Makes 2 servings. Difficulty
8 oz. gf spaghetti 1/2 cup walnuts 2 Tablespoons parsley 2 Tablespoons fresh basil 1 Tablespoon sage 1 garlic clove, coarsely chopped 1/2 teaspoon salt 1/4 cup extra virgin olive oil 1/4 cup Parmigiano Reggiano cheese, grated (plus additional for serving) 1/4 teaspoon freshly ground black pepper Dash of cayenne pepper
Place the walnuts in a dry skillet over medium-high heat. Cook, shaking the pan occasionally, until the nuts are fragrant and lightly browned. Remove from the heat and let cool.
In a large pot of boiling salted water, cook the spaghetti until al dente. Drain (reserve 1/2 cup of cooking water).

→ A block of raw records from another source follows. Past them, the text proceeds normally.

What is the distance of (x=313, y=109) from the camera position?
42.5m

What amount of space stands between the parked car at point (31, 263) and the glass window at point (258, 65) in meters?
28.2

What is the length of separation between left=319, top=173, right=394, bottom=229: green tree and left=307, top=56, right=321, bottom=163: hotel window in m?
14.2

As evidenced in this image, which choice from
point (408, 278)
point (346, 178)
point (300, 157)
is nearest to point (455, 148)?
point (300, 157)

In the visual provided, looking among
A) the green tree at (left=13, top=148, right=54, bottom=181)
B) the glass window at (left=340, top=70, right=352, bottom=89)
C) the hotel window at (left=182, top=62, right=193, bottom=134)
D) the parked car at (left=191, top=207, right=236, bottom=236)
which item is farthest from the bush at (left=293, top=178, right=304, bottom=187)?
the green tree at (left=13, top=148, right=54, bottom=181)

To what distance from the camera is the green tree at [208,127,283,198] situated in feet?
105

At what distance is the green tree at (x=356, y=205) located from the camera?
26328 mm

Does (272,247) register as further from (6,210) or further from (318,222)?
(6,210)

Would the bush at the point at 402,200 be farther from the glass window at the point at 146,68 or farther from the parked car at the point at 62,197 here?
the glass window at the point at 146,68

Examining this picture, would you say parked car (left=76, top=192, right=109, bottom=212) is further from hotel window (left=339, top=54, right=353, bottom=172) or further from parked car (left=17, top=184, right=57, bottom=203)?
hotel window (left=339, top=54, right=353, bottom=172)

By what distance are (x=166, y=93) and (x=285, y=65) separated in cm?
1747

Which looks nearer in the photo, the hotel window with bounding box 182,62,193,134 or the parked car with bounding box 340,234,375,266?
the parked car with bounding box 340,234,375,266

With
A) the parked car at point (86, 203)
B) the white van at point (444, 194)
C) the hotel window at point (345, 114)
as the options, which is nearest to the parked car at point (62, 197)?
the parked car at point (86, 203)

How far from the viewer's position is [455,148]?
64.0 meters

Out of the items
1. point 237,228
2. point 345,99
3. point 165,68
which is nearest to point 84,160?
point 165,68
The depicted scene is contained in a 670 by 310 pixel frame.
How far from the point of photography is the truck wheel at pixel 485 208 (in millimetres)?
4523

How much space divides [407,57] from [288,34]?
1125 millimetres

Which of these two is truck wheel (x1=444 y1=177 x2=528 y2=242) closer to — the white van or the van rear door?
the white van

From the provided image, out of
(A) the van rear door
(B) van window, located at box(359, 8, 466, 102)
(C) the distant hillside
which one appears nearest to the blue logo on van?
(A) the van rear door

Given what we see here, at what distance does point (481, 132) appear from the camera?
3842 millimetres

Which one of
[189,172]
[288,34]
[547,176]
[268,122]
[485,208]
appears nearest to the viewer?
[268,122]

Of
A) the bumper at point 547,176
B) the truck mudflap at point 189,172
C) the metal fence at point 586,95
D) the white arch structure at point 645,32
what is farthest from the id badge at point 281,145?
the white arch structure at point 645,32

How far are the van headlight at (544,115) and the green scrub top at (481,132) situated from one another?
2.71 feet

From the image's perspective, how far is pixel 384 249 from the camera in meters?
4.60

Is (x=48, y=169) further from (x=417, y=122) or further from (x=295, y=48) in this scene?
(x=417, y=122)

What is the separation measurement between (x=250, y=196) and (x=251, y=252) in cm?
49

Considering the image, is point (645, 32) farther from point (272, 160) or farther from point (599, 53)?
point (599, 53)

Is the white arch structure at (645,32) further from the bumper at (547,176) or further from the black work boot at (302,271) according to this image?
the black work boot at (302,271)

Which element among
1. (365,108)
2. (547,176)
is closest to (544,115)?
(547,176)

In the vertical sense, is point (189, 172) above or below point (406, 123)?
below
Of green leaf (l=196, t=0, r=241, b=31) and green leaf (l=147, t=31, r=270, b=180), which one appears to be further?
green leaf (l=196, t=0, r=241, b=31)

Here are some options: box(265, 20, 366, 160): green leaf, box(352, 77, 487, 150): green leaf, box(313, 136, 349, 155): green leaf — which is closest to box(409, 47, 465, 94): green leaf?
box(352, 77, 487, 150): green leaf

Meanwhile, place the parsley, basil, sage, garlic, salt, and pepper in a food processor. Process until finely chopped. Add the walnuts and pulse until finely chopped. With the motor running, add oil in a steady stream. Add the parmesan cheese; pulse to blend.
Thin the pesto in a large bowl with the reserved cooking liquid (from the pasta). Add the pasta and toss to combine. Adjust seasonings to taste with salt, freshly ground black pepper and cayenne. Sprinkle with parmesan and serve.